In cases of fixed inguinal lymph node invasion, the objective of neoadjuvant chemotherapy is to allow tumor reduction and facilitate excision.14 The TPF-type protocol (paclitaxel, cisplatin, and 5-fluorouracil) to treat noperable tumors or to treat lymph node recurrence. Half of the patients were alive without recurrence after more than 25-months.

After bilateral total inguinal dissection, Hakenberg et al3 obtained good results in patients receiving chemotherapy combining bleomycin, vincristine and methotrexate after a follow-up period of 42 months on average.

Adjuvant chemotherapy would be preferable to adjuvant radiotherapy.14 Radiotherapy is not recommended to treat lymph node metastases from penile tumors. Adjuvant radiotherapy would be an option to treat cN3 patients or in patients receiving palliative treatment for surgically inextirpable lymphadenopathy.

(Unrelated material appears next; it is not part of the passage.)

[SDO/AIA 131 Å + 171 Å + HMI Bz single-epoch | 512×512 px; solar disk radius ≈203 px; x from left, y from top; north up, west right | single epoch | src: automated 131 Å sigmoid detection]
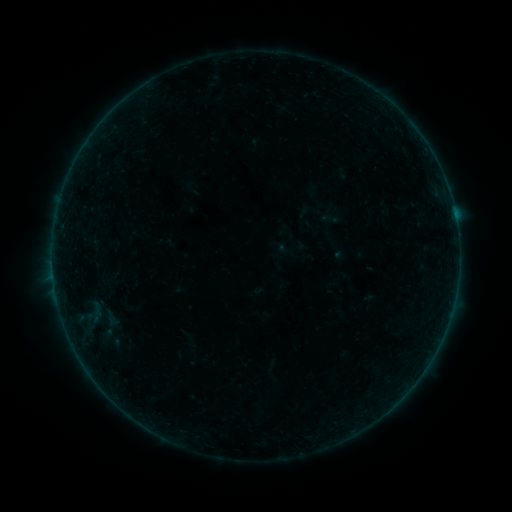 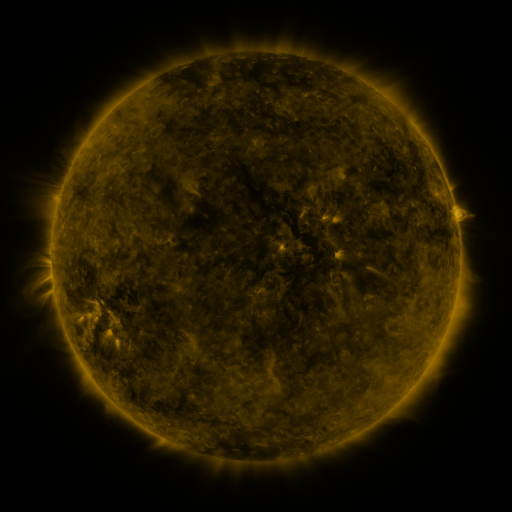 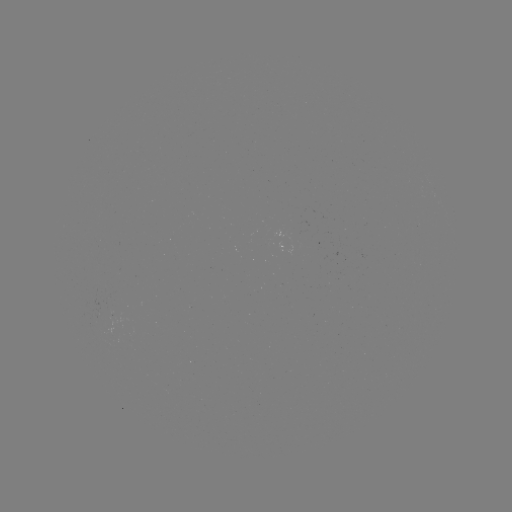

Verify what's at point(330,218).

In the Thies region, there is no radiotherapy and chemotherapy center. Patients are sent to a single center in Dakar (Senegal) to benefit from additional treatment where treatment times are often long. It is therefore appropriate to offer psychological support to these patients over the long-term and to raise the medical technical level while promoting multidisciplinary collaboration through consultation meetings.

The Prognosis

The prognosis of penile cancers depends on the TNM stage, histological type, tumor grade, and the existence of vascular and lymphatic invasion.24,25,26 The proposed monitoring schedule depends on the risk of the penile tumor and lymph node status.3,26 Some authors estimated that in patients without lymph node metastasis, the 5-year survival rate was 80% and approximately 50% when lymph nodes were involved.5,7,26 This survival rate was less than 30% in the case of metastases.5,7,26 Metastasis often occurs in lymph nodes, the brain, and the lungs.


Cancer of the penis is a rare tumor in the Thies region of Senegal and poses a therapeutic management problem due to diagnostic delay. Surgical excision is the standard treatment.




The authors declare having obtained the consent of the patients regarding the use of the data.


The authors declare that they have no conflicts of interest.